The ghost appears, and Hamlet asks the “heavenly guard” what he should do. Gertrude, who apparently cannot see the ghost, shouts that Hamlet has truly gone mad. Hamlet asks the ghost if he has come to “chide” Hamlet for his inaction—the ghost answers that he has indeed come to remind Hamlet to seek vengeance, but urges Hamlet not to let Gertrude suffer. Hamlet asks Gertrude if she’s all right—she says she’s fine, but can see that Hamlet himself is clearly unwell as he “hold[s] discourse” with the air. Hamlet tries to point out the ghost to her, but Gertrude is unable to see or hear its presence. The ghost slinks out the door, even as Hamlet calls for his father to stay.
Whether or not Gertrude can see the ghost in this passage is up to audience interpretation. If she truly can’t see it, she must really believe Hamlet has gone mad—however, if she can and is simply pretending not to, she’s perhaps trying to tamp down her own guilt, stop herself from appearing mad, and keep from confronting her own guilt over her marriage to the murderous Claudius.
Gertrude tells Hamlet he’s suffering hallucinations, but Hamlet insists he’s perfectly sane and accuses Gertrude of trying to call Hamlet mad as a way of distracting from her own sins. He orders her to repent. Gertrude tells Hamlet he’s cleaved her heart in two. Hamlet urges her to “throw away the worser part of it,” repent, stay away from Claudius, and “throw [the devil] out” of her life. He begs her not to let Claudius “tempt [her] again to bed”—or get her to tell him anything about what has transpired between Hamlet and Gertrude tonight. Gertrude swears she will try.
Even though Gertrude didn’t kill her husband, this passage shows that she knows her marriage to Claudius is wrong. Still, like Hamlet, she is paralyzed by inaction—unable to leave her new husband due to the pain of losing her social position and making herself vulnerable, she can do nothing with the information that she is married to a murderer.
Hamlet tells Gertrude that he is bound for England with Rosencrantz and Guildenstern—but predicts that the message he is carrying with him is not one of diplomacy, but rather an edict signed by Claudius which orders Hamlet’s death.

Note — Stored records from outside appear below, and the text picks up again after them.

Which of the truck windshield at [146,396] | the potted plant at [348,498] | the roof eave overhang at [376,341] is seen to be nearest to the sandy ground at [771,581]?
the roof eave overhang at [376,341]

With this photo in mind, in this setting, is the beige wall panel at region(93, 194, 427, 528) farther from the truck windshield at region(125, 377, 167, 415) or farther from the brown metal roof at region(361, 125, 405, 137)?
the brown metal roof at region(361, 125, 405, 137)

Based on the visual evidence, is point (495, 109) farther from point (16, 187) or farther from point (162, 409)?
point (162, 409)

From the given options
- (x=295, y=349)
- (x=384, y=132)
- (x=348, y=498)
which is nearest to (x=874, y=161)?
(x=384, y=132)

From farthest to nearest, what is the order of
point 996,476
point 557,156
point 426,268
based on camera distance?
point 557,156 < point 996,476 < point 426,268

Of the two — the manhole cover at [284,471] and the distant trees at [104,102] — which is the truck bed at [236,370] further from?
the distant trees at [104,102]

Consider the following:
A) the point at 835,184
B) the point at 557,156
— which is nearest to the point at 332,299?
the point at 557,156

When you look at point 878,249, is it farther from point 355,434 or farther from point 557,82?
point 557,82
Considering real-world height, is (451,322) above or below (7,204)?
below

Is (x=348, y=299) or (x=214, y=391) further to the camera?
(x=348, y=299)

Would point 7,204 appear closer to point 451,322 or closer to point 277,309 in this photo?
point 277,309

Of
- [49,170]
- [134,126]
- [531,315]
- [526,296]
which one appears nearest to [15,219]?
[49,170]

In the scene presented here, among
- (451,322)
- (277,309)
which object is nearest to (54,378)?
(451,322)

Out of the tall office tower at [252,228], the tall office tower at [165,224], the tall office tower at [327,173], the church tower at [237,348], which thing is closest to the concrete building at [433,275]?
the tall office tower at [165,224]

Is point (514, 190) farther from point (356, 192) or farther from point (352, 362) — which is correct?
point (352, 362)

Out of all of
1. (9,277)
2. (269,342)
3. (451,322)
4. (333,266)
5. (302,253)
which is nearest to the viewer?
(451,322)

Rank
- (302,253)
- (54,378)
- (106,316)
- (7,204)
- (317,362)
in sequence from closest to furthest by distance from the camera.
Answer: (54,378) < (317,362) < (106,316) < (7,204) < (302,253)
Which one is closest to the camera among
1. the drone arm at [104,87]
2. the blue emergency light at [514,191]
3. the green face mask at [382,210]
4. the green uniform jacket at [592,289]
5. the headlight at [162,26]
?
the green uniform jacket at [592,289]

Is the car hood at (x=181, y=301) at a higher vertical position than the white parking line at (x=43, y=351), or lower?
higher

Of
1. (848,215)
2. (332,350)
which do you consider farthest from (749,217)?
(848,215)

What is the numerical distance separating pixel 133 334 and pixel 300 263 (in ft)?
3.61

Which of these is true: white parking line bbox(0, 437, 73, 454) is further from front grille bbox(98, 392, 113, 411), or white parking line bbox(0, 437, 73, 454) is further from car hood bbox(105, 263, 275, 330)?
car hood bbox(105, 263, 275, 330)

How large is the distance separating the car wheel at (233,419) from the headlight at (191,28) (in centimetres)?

Hamlet says he has a plan to “hoist [Claudius] with his own petard”—in other words, Hamlet plans to outsmart the king. The death of Polonius, Hamlet says, means he will have to leave even sooner. He bids Gertrude goodnight, assuring her he’ll deal with Polonius’s body, then slowly drags the body from his mother’s chambers.
Hamlet tells mother his plans for getting out of the bind Claudius is placing him in—bragging about his ability to outwit the king, even if, deep down, Hamlet is ashamed by his inability to actually kill the man and avenge his father.